Kaç kişi biteviye palavralarınıza, saçmalamalarınıza, Yavuz , Arsız, Katil Hırsız taktiklerinize inanır ?
Suratını görmeye tahammülümüz kalmadı.
Her muhtar vesaire fason fırsatıyla, ekranların ablukaya alınmasının, hükmü yok.
Göz ucumuzu dahi değdirmiyoruz, ben yıllardır bakmıyorum suretine.
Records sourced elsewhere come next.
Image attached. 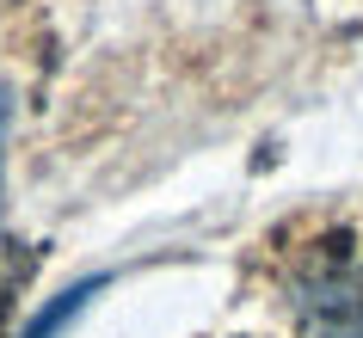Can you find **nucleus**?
Masks as SVG:
<instances>
[{
    "instance_id": "nucleus-1",
    "label": "nucleus",
    "mask_w": 363,
    "mask_h": 338,
    "mask_svg": "<svg viewBox=\"0 0 363 338\" xmlns=\"http://www.w3.org/2000/svg\"><path fill=\"white\" fill-rule=\"evenodd\" d=\"M86 295H99V277H86V283H74V289H62V301H50L31 326H25V338H50V332H62L68 320L86 308Z\"/></svg>"
},
{
    "instance_id": "nucleus-2",
    "label": "nucleus",
    "mask_w": 363,
    "mask_h": 338,
    "mask_svg": "<svg viewBox=\"0 0 363 338\" xmlns=\"http://www.w3.org/2000/svg\"><path fill=\"white\" fill-rule=\"evenodd\" d=\"M6 117H13V105H6V86H0V179H6Z\"/></svg>"
}]
</instances>
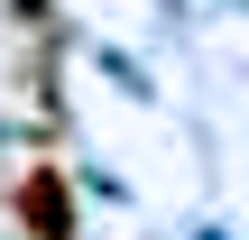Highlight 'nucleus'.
Returning a JSON list of instances; mask_svg holds the SVG:
<instances>
[{"label": "nucleus", "instance_id": "1", "mask_svg": "<svg viewBox=\"0 0 249 240\" xmlns=\"http://www.w3.org/2000/svg\"><path fill=\"white\" fill-rule=\"evenodd\" d=\"M18 222H28V240H74V203H65V176L55 166H28L18 176Z\"/></svg>", "mask_w": 249, "mask_h": 240}]
</instances>
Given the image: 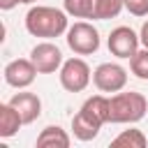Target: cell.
<instances>
[{"label": "cell", "mask_w": 148, "mask_h": 148, "mask_svg": "<svg viewBox=\"0 0 148 148\" xmlns=\"http://www.w3.org/2000/svg\"><path fill=\"white\" fill-rule=\"evenodd\" d=\"M67 12L58 9V7H46V5H37L30 7L25 14V30L32 37H44V39H53L67 32L69 21H67Z\"/></svg>", "instance_id": "7a4b0ae2"}, {"label": "cell", "mask_w": 148, "mask_h": 148, "mask_svg": "<svg viewBox=\"0 0 148 148\" xmlns=\"http://www.w3.org/2000/svg\"><path fill=\"white\" fill-rule=\"evenodd\" d=\"M132 16H148V0H123Z\"/></svg>", "instance_id": "e0dca14e"}, {"label": "cell", "mask_w": 148, "mask_h": 148, "mask_svg": "<svg viewBox=\"0 0 148 148\" xmlns=\"http://www.w3.org/2000/svg\"><path fill=\"white\" fill-rule=\"evenodd\" d=\"M123 9H125V2H123V0H95V14H92V21L116 18Z\"/></svg>", "instance_id": "5bb4252c"}, {"label": "cell", "mask_w": 148, "mask_h": 148, "mask_svg": "<svg viewBox=\"0 0 148 148\" xmlns=\"http://www.w3.org/2000/svg\"><path fill=\"white\" fill-rule=\"evenodd\" d=\"M139 44H141V39H139V35L130 28V25H118V28H113L111 32H109V39H106V46H109V51H111V56H116V58H120V60H130L136 51H139Z\"/></svg>", "instance_id": "52a82bcc"}, {"label": "cell", "mask_w": 148, "mask_h": 148, "mask_svg": "<svg viewBox=\"0 0 148 148\" xmlns=\"http://www.w3.org/2000/svg\"><path fill=\"white\" fill-rule=\"evenodd\" d=\"M92 83L102 92H120L127 86V69L118 62H102L92 72Z\"/></svg>", "instance_id": "8992f818"}, {"label": "cell", "mask_w": 148, "mask_h": 148, "mask_svg": "<svg viewBox=\"0 0 148 148\" xmlns=\"http://www.w3.org/2000/svg\"><path fill=\"white\" fill-rule=\"evenodd\" d=\"M67 37V46L76 53V56H90L99 49V32L92 23L88 21H76L74 25L67 28L65 32Z\"/></svg>", "instance_id": "277c9868"}, {"label": "cell", "mask_w": 148, "mask_h": 148, "mask_svg": "<svg viewBox=\"0 0 148 148\" xmlns=\"http://www.w3.org/2000/svg\"><path fill=\"white\" fill-rule=\"evenodd\" d=\"M58 76H60V86L67 92H81V90L88 88L92 72H90V67L83 58H69L58 69Z\"/></svg>", "instance_id": "5b68a950"}, {"label": "cell", "mask_w": 148, "mask_h": 148, "mask_svg": "<svg viewBox=\"0 0 148 148\" xmlns=\"http://www.w3.org/2000/svg\"><path fill=\"white\" fill-rule=\"evenodd\" d=\"M69 143H72V139H69L67 130H62L60 125H49L37 136L39 148H69Z\"/></svg>", "instance_id": "8fae6325"}, {"label": "cell", "mask_w": 148, "mask_h": 148, "mask_svg": "<svg viewBox=\"0 0 148 148\" xmlns=\"http://www.w3.org/2000/svg\"><path fill=\"white\" fill-rule=\"evenodd\" d=\"M62 9L74 18H92L95 0H62Z\"/></svg>", "instance_id": "9a60e30c"}, {"label": "cell", "mask_w": 148, "mask_h": 148, "mask_svg": "<svg viewBox=\"0 0 148 148\" xmlns=\"http://www.w3.org/2000/svg\"><path fill=\"white\" fill-rule=\"evenodd\" d=\"M21 125H23V118L18 116V111H16L9 102L0 104V136H2V139L14 136V134L21 130Z\"/></svg>", "instance_id": "7c38bea8"}, {"label": "cell", "mask_w": 148, "mask_h": 148, "mask_svg": "<svg viewBox=\"0 0 148 148\" xmlns=\"http://www.w3.org/2000/svg\"><path fill=\"white\" fill-rule=\"evenodd\" d=\"M9 104L18 111V116L23 118V125H30V123H35V120L42 116V99H39L35 92H28V90L16 92V95L9 99Z\"/></svg>", "instance_id": "30bf717a"}, {"label": "cell", "mask_w": 148, "mask_h": 148, "mask_svg": "<svg viewBox=\"0 0 148 148\" xmlns=\"http://www.w3.org/2000/svg\"><path fill=\"white\" fill-rule=\"evenodd\" d=\"M111 102V113H109V123L116 125H132L139 123L146 111H148V99L141 92H113L109 97Z\"/></svg>", "instance_id": "3957f363"}, {"label": "cell", "mask_w": 148, "mask_h": 148, "mask_svg": "<svg viewBox=\"0 0 148 148\" xmlns=\"http://www.w3.org/2000/svg\"><path fill=\"white\" fill-rule=\"evenodd\" d=\"M130 69L136 79L141 81H148V49H139L132 58H130Z\"/></svg>", "instance_id": "2e32d148"}, {"label": "cell", "mask_w": 148, "mask_h": 148, "mask_svg": "<svg viewBox=\"0 0 148 148\" xmlns=\"http://www.w3.org/2000/svg\"><path fill=\"white\" fill-rule=\"evenodd\" d=\"M109 113H111L109 97H104V95L88 97L81 104L79 113L72 118V132H74V136L79 141H92L99 134L102 125L109 123Z\"/></svg>", "instance_id": "6da1fadb"}, {"label": "cell", "mask_w": 148, "mask_h": 148, "mask_svg": "<svg viewBox=\"0 0 148 148\" xmlns=\"http://www.w3.org/2000/svg\"><path fill=\"white\" fill-rule=\"evenodd\" d=\"M139 39H141V46L148 49V21H143V25L139 30Z\"/></svg>", "instance_id": "ac0fdd59"}, {"label": "cell", "mask_w": 148, "mask_h": 148, "mask_svg": "<svg viewBox=\"0 0 148 148\" xmlns=\"http://www.w3.org/2000/svg\"><path fill=\"white\" fill-rule=\"evenodd\" d=\"M21 0H0V9H5V12H9V9H14L16 5H18Z\"/></svg>", "instance_id": "d6986e66"}, {"label": "cell", "mask_w": 148, "mask_h": 148, "mask_svg": "<svg viewBox=\"0 0 148 148\" xmlns=\"http://www.w3.org/2000/svg\"><path fill=\"white\" fill-rule=\"evenodd\" d=\"M23 5H32V2H37V0H21Z\"/></svg>", "instance_id": "ffe728a7"}, {"label": "cell", "mask_w": 148, "mask_h": 148, "mask_svg": "<svg viewBox=\"0 0 148 148\" xmlns=\"http://www.w3.org/2000/svg\"><path fill=\"white\" fill-rule=\"evenodd\" d=\"M111 146L116 148H146L148 146V139L141 130H123L116 139H111Z\"/></svg>", "instance_id": "4fadbf2b"}, {"label": "cell", "mask_w": 148, "mask_h": 148, "mask_svg": "<svg viewBox=\"0 0 148 148\" xmlns=\"http://www.w3.org/2000/svg\"><path fill=\"white\" fill-rule=\"evenodd\" d=\"M2 74H5V83L7 86L23 90V88H28L35 81V76L39 72H37V67H35V62L30 58H16V60H9L5 65Z\"/></svg>", "instance_id": "9c48e42d"}, {"label": "cell", "mask_w": 148, "mask_h": 148, "mask_svg": "<svg viewBox=\"0 0 148 148\" xmlns=\"http://www.w3.org/2000/svg\"><path fill=\"white\" fill-rule=\"evenodd\" d=\"M30 60L35 62L39 74H53L62 67V51L53 44V42H39L32 46L30 51Z\"/></svg>", "instance_id": "ba28073f"}]
</instances>
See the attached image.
Anında topukluyorum, hangi ekranı işgal etmişse.
Tahammülümüz kalmadı.
Öfkemiz ve nefretimiz, acımızla harmanlanıyor şimdi.
Çocuk cesetleri üstünden yükselen bir sarayda oturamazsın.
Kanlarla yıkanmış bir handa soluklanamazsın.
Gemini çekemezsin, silme ölüyle kaplı limana.
Onca ceset, onca kan, onca gözyaşı..
Ana baba ahı. Kardeş, sevgili, eş ahı.
Babasını pisi pisine kaybetmiş çocukların ahı.
Yüzünde biteviye ve pişkin bir sırıtışla, bir yere kaçamazsın.
Herkes tanıyor, biliyor kim olduğunu.
Bilmezden gelenler, çıkar ortakların. Yancıların, yanaşmaların.
Bu acı arkandan gelecektir.
Acıları insanlarımızın, çığ gibi büyüyor.
Ölüleri gerekçelendiremezsin.
Hangi deliğe girersen gir, hangi yalandan şatoya sığınırsan sığın.
Aldığın bu ah!lar, seni bulacaktır.
Bu yazı Nokta dergisinde yayımlanmıştır.